_WHAT TO DO_: Update every row below by replacing "In this visual" with "In this picture" and keeping everything else the same. Omit the pictures from your answer.
--- SOURCE MATERIAL ---
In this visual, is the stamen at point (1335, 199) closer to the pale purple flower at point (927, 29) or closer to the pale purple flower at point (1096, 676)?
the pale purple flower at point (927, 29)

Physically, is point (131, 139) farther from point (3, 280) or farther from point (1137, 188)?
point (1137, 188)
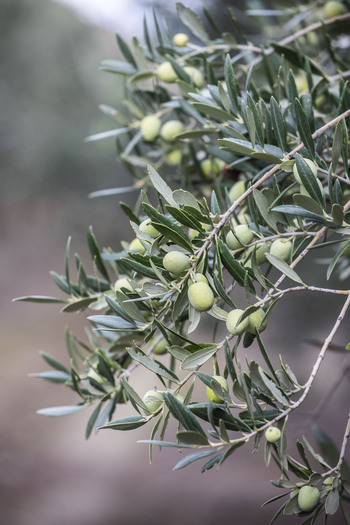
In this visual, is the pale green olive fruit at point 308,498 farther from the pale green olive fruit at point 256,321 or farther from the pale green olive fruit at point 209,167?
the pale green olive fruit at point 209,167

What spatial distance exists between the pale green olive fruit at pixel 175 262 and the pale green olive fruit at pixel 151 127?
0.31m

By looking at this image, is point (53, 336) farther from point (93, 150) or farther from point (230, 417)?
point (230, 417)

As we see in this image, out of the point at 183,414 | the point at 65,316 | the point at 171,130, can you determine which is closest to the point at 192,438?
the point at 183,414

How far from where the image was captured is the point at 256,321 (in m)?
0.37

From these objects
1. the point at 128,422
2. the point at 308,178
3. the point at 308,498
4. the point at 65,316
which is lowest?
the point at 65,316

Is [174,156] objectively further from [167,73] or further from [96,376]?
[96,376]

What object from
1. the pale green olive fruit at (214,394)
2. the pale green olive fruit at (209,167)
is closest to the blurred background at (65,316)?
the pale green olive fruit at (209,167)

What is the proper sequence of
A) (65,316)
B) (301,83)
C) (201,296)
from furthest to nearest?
---
_RIGHT ANSWER_:
In this picture, is the stamen at point (1335, 199) closer to the pale purple flower at point (927, 29) or closer to the pale purple flower at point (1096, 676)?
the pale purple flower at point (927, 29)

Physically, is point (131, 139) farther from point (3, 280) or farther from point (1137, 188)?
point (1137, 188)
In this picture, is the pale green olive fruit at point 308,498 farther from the pale green olive fruit at point 256,321 or farther from the pale green olive fruit at point 209,167?
the pale green olive fruit at point 209,167

What spatial distance exists between the pale green olive fruit at pixel 175 262 and the pale green olive fruit at pixel 151 127?
0.31m

By looking at this image, is point (53, 336) farther from point (93, 150) or farther from point (230, 417)?
point (230, 417)

As we see in this image, out of the point at 183,414 | the point at 65,316 | the point at 171,130, can you determine which is closest to the point at 192,438?
the point at 183,414

How far from where the image was captured is the point at 256,321 (in m)?
0.37

From these objects
1. the point at 128,422
2. the point at 308,178
3. the point at 308,498
4. the point at 65,316
which is lowest?
the point at 65,316

Is [174,156] objectively further from [167,73] or further from [96,376]?
[96,376]

What object from
1. the pale green olive fruit at (214,394)
2. the pale green olive fruit at (209,167)
is closest to the blurred background at (65,316)?
the pale green olive fruit at (209,167)

What is the proper sequence of
A) (65,316)
B) (301,83)
C) (201,296)
from furthest to nearest?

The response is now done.